Bug #1984

hammer mount fails after crash - HAMMER: FIFO record bad head signature ..

Added by thomas.nikolajsen almost 4 years ago. Updated almost 4 years ago.

Status:NewStart date:
Priority:NormalDue date:
Assignee:-% Done:

0%

Category:-
Target version:-

Description

On master from February 6th, I had a system freeze during 'hammer cleanup'
on a x86_64 system using SMP kernel. System stopped responding on console and
network (e.g. escape to debugger didnt work).

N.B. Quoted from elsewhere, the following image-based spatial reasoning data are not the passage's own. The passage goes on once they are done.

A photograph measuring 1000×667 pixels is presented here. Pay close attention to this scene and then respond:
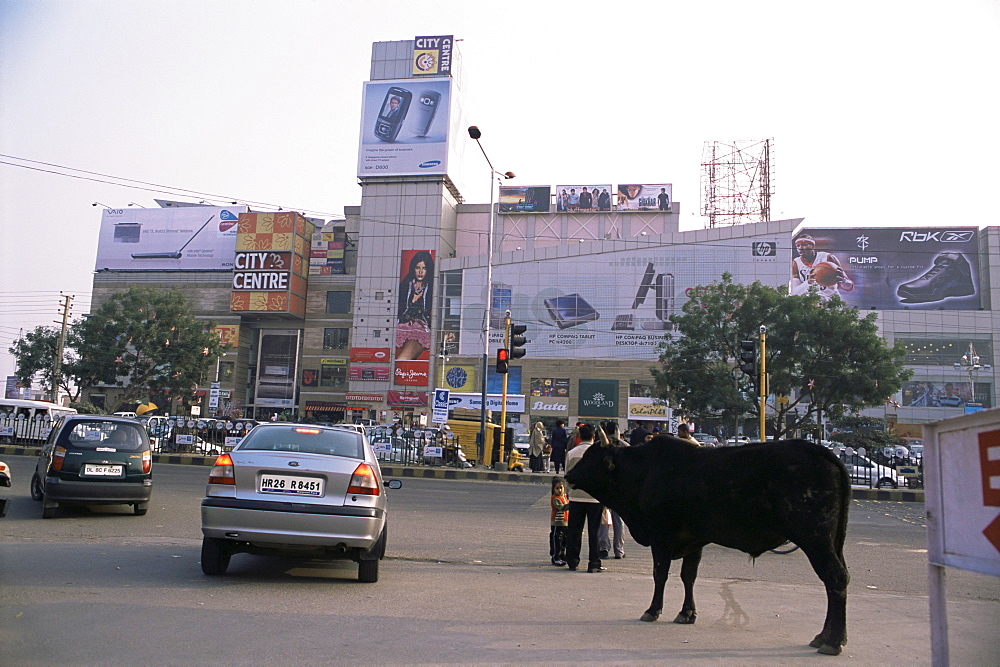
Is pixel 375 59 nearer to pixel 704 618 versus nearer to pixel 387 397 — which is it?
pixel 387 397

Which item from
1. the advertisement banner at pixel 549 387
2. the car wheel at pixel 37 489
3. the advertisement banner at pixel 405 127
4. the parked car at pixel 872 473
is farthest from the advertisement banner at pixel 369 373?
the car wheel at pixel 37 489

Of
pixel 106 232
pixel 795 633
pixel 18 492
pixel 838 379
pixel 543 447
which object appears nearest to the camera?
pixel 795 633

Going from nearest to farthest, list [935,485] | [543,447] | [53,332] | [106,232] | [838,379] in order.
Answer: [935,485] → [543,447] → [838,379] → [53,332] → [106,232]

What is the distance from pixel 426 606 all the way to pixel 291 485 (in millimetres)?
1596

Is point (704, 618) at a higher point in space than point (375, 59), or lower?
lower

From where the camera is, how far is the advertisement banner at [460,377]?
62906 millimetres

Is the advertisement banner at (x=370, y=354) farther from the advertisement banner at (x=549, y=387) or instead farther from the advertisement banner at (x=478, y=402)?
the advertisement banner at (x=478, y=402)

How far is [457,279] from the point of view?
6719 centimetres

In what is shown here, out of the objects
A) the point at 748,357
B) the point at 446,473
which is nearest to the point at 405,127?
the point at 446,473

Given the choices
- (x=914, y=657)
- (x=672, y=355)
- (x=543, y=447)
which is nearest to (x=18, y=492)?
(x=914, y=657)

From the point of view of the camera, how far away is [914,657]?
509 centimetres

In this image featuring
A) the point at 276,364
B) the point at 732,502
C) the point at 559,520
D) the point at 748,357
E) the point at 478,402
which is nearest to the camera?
the point at 732,502

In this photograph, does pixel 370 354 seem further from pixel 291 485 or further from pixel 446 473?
pixel 291 485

After power cycling boot fails on mount of this root hammer file system.

Booting from another partition (i386) R/W mount of affected hammer file system
fails, but R/O mount succeeds, see below.

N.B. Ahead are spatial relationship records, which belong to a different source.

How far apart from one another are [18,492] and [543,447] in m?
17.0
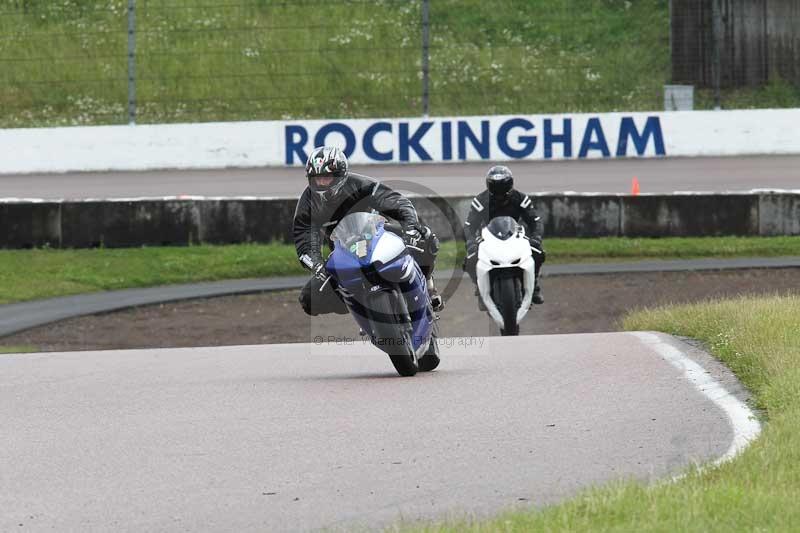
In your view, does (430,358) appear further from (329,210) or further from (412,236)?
(329,210)

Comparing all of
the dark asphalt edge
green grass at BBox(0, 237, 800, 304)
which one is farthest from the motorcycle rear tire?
green grass at BBox(0, 237, 800, 304)

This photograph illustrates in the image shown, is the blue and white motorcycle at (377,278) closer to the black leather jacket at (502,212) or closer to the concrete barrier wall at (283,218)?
the black leather jacket at (502,212)

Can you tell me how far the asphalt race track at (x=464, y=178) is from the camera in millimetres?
23000

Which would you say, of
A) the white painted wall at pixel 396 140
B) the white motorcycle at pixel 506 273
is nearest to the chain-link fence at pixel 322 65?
the white painted wall at pixel 396 140

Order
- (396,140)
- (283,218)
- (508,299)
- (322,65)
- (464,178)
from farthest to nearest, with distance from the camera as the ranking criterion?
(322,65), (396,140), (464,178), (283,218), (508,299)

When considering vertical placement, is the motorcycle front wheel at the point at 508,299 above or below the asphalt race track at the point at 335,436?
above

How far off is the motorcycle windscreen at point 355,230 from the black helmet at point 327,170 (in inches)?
12.6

I doesn't look like a disk error as it is quite new and I haven't experienced
errors reading or writing to this disk.

This file system doesn't contain any valuable data.

-thomas

- R/W mount fails:
HAMMER(ROOT64) recovery check seqno=008f373d
HAMMER(ROOT64) recovery range 3000000000242a80-30000000001c9a60
HAMMER(ROOT64) recovery nexto 30000000001c9a60 endseqno=00990a0a
HAMMER(ROOT64) recovery undo 3000000000242a80-30000000001c9a60 (108556256
bytes)(RW)
HAMMER(ROOT64) Found REDO_SYNC 3000000000159958
HAMMER(ROOT64) Ignoring extra REDO_SYNC records in UNDO/REDO FIFO.
HAMMER(ROOT64) Ignoring extra REDO_SYNC records in UNDO/REDO FIFO.
HAMMER(ROOT64) recovery complete
HAMMER(ROOT64) recovery redo 3000000000242a80-30000000001c9a60 (108556256
bytes)(RW)
HAMMER(ROOT64) Embedded extended redo 3000000000159958, -108097240 extbytes
HAMMER: FIFO record bad head signature a733 at 3000000000159958
HAMMER(ROOT64) Illegal UNDO TAIL signature at 3000000000159958
HAMMER(ROOT64) End redo recovery

- R/O mount succeeds:
HAMMER(ROOT64) recovery check seqno=008f373d
HAMMER(ROOT64) recovery range 3000000000242a80-30000000001c9a60
HAMMER(ROOT64) recovery nexto 30000000001c9a60 endseqno=00990a0a
HAMMER(ROOT64) recovery undo 3000000000242a80-30000000001c9a60 (108556256
bytes) (RO)
HAMMER(ROOT64) Found REDO_SYNC 3000000000159958
HAMMER(ROOT64) Ignoring extra REDO_SYNC records in UNDO/REDO FIFO.
HAMMER(ROOT64) Ignoring extra REDO_SYNC records in UNDO/REDO FIFO.
HAMMER(ROOT64) recovery complete
HAMMER: recovered aliased 800000037eeac000
HAMMER: recovered aliased 800000037ebc8000
HAMMER: recovered aliased 800000037eb94000
HAMMER: recovered aliased 800000037eb94000

History

#1 Updated by dillon almost 4 years ago

:New submission from Thomas Nikolajsen <>:
:
:On master from February 6th, I had a system freeze during 'hammer cleanup'
:on a x86_64 system using SMP kernel. System stopped responding on console and
:network (e.g. escape to debugger didnt work).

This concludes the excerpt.